Buenos dias!
Annoyance of the Day: People who say, "I should blog more" or "I should call so-and-so more" etc.
I am one of these people. I know it, I fail at picking up the phone and calling my parents or family back home. I suck at it. I'm a horrible person. Getting the picture?
However, people who continually just use this as an excuse drive me nuts. I just acknowledge the fact that I don't always keep my levels of communication as high as I should. It's easier this way, and less disappointing for my family, I hope. I try to do better, but I don't use this as an excuse or placation. I just get so wrapped up in the day-to-day, that I forget about the week-to-week, or the month-to-month.
So, to summarize, shut the fuck up about it, or accept it, and do you best to minimize your impact on the people you love. That's the best I can offer.
I writing this a few days early, since I have some extra free time with the holiday, but when this gets posted, I should be at 72 hours without a cigarette, again. I say again, because, as anyone who knows me will attest to - this is is not my first time at this rodeo. It will, however, be the 6th time I've quit and made it to 72 hours. The remaining 100 times, I've failed at 48, or 24, or 10, or 1...
Anyhow, in writing my last post, I was thinking about all my moves back and forth across the country and recalled one of my, moments of complete clarity. I'm sure I've head this term somewhere else, but hell if I can remember who I'm plagiarizing. Whether or not I'm using the term as correctly as I should, I will explain what this phrase means to me. There are few true moments in life where one can say they were 100% aware.
Our perceptions of life are so easily clouded. Mood, and life events, skew how our puny little brains take in information. Think about two states of mind...

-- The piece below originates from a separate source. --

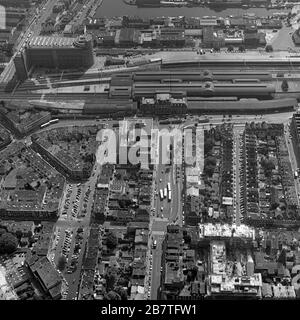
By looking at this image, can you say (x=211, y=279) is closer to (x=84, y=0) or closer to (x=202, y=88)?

- You've just been cut off in traffic, pissed off at your partner, had a bad day at work, your lunch tasted like crap, you spilled coffee on yourself in the morning.
- You've just been cut off in traffic, just had a quickie, had a fantastic day at work, your lunch tasted incredible, and you got a free coffee this morning because the barista liked your shirt.
Your reaction to the exact same stimulus, being cut off in traffic, is likely going to be different. However, when you remember the incident months later, you won't have the immediate backstory of your affected mood during the day to alloy you to process the information. Point being, if we were fully rational living things, our response to any stimulus would be consistent, regardless of any other outside influence.
I think it's safe to say, we're not those kind of beings. We're emotional and irrational and our reaction to any stimulus varies on a thousand different variables.
So, what are these moments of which I'm speaking? They are simply times in life, when the haze of life and emotion part and you can see, with perfect clarity and understanding something... anything.
These moments are clearly rare, and I think I've been blessed and lucky to have two in my life. I think some people are doomed to go through life without experiencing a single one; I pity that. These two moments have greatly influenced me and changed me to the core. They're brief but meaniful.
Writing for me, helps to bring about these moments; and there are times I can see, in my mind's eye, the haze parting... but something makes it all for naught, and the haze thickens again. I know that there's something valuable, just on the other side of the fog. Sometimes you get a slight glimpse of a shape, a face, a thought... and you gain a little understanding, but - the true moments of complete clarity, are the true meaning of epiphany.
Value your life, it's far too short. Treasure these moments and when the do happen, be receptive and drink it all in. For these times, are truly priceless.